After three months of operation, the Information Centre in Zaporizhzhia has served 1043 people (both in place and by mobile groups). Under the activities of the Centre, 456 people received social counselling, 186 people attended various activities to improve their job skills, 295 people received with psychological support and 212 received legal support. In addition, the specialists at the centre conducted individual socio-psychological counselling for residents of Primorsk, Melitopol and the nearby villages. The pre-school is attended by 26 children, with 259 going to the after-school club in Berdiansk. There have been 250 families (625 people) who received financial support. The funds received are spent on basic food products, hygiene, medicine and warm clothing.

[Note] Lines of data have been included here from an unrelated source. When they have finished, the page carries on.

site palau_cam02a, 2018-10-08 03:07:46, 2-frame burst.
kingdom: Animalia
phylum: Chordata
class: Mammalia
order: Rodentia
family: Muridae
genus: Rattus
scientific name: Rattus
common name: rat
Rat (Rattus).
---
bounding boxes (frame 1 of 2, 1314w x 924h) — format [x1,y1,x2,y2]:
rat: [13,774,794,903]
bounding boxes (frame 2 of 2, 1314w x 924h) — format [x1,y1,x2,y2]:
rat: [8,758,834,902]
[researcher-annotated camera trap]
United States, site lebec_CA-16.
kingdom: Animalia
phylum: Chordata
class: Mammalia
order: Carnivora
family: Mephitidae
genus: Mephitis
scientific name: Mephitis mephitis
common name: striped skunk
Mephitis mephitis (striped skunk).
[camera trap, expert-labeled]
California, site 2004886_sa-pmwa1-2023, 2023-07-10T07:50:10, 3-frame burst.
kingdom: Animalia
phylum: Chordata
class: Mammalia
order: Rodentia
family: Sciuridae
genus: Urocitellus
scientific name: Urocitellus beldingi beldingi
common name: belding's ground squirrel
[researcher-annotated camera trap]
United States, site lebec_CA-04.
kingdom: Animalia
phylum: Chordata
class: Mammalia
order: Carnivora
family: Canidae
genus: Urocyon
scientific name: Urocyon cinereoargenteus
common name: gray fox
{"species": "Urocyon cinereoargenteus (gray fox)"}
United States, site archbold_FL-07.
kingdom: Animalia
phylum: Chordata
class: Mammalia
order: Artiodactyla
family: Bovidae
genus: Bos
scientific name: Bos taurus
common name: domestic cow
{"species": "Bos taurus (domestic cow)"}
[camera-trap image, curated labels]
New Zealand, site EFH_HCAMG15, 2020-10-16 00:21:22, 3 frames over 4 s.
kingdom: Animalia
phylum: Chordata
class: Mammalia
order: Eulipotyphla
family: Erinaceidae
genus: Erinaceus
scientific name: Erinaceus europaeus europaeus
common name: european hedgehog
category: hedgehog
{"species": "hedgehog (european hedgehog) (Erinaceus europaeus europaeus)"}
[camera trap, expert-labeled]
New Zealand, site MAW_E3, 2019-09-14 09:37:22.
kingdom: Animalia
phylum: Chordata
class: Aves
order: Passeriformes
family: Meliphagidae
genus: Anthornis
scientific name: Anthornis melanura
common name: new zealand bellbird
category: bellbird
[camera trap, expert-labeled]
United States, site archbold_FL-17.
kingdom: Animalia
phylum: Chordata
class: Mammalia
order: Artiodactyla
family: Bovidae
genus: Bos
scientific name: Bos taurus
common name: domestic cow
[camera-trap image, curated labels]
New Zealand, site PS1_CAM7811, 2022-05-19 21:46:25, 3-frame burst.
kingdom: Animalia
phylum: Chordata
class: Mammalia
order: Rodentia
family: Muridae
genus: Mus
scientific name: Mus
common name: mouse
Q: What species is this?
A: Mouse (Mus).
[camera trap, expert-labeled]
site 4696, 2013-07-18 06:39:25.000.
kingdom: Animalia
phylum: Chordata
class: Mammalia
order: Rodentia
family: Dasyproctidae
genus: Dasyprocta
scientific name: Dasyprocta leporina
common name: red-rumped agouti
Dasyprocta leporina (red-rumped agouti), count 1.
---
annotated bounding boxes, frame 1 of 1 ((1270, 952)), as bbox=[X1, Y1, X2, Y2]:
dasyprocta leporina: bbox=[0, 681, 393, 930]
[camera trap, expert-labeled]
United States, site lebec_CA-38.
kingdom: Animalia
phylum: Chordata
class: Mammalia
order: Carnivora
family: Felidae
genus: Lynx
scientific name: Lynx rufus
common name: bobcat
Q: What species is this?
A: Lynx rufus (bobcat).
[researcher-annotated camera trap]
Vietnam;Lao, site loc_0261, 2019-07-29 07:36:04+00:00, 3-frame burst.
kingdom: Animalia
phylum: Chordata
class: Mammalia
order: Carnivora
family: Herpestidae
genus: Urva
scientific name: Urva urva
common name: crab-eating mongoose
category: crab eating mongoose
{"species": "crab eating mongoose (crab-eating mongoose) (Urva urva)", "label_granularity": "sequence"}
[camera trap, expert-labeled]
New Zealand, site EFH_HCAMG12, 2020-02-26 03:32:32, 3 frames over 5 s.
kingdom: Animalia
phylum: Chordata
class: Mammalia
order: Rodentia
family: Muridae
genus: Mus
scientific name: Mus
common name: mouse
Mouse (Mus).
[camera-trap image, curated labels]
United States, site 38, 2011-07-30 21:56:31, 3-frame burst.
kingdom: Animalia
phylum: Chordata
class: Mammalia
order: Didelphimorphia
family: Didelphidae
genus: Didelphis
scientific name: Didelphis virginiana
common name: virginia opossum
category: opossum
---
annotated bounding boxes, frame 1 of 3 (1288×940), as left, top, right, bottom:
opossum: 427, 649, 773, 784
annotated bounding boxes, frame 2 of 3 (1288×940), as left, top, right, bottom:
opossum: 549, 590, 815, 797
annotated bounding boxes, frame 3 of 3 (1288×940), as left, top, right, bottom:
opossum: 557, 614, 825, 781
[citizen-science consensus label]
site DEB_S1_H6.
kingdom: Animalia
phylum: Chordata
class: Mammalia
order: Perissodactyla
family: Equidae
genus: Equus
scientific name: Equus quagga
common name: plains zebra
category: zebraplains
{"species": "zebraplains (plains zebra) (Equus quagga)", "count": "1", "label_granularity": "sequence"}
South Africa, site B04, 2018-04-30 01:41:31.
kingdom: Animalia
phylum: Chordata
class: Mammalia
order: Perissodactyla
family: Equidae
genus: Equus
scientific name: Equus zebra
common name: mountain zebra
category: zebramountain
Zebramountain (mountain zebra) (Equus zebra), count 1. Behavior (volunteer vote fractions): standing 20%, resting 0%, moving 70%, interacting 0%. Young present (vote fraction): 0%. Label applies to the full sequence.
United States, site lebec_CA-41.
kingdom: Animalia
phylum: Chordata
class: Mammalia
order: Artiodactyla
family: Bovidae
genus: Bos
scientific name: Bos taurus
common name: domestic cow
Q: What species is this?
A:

Mid-term and final reports prepared by employees of PAH and implementing partner, have indicated that the project has significantly improved the quality of life of the beneficiaries. Individual stories can prove the good quality of services. Now 7 specialists within the project team are internally displaced persons, and 5 of them are beneficiaries of a previous PAH project in Zaporizhzhia. The assistance received helped them successfully adjust to the new environment and start building their own career. Under the conducted evaluation, most of the respondents were satisfied or very satisfied with the provided assistance. Under PAH’s evaluation, 57% of the respondents declared that their living conditions had improved or significantly improved after participation in the project. The other 43% still have problems with meeting their daily needs, mostly due to rising food, rent and utilities prices. However, during focus-groups, beneficiaries commented that thanks to financial support of PAH, they can afford to buy food of better quality for all family members. Previously one coping strategy was to give the better food (fruits, fish, diary) to children, while adult members only ate cheap whole grains, pasta and milk and meat substitutes.

The work done by PAH in Ukraine has an additional impact. The implementing partner organisation, which has the best knowledge about local contexts, has also managed to improve its own abilities in order to meet the requirements of PAH and its donor.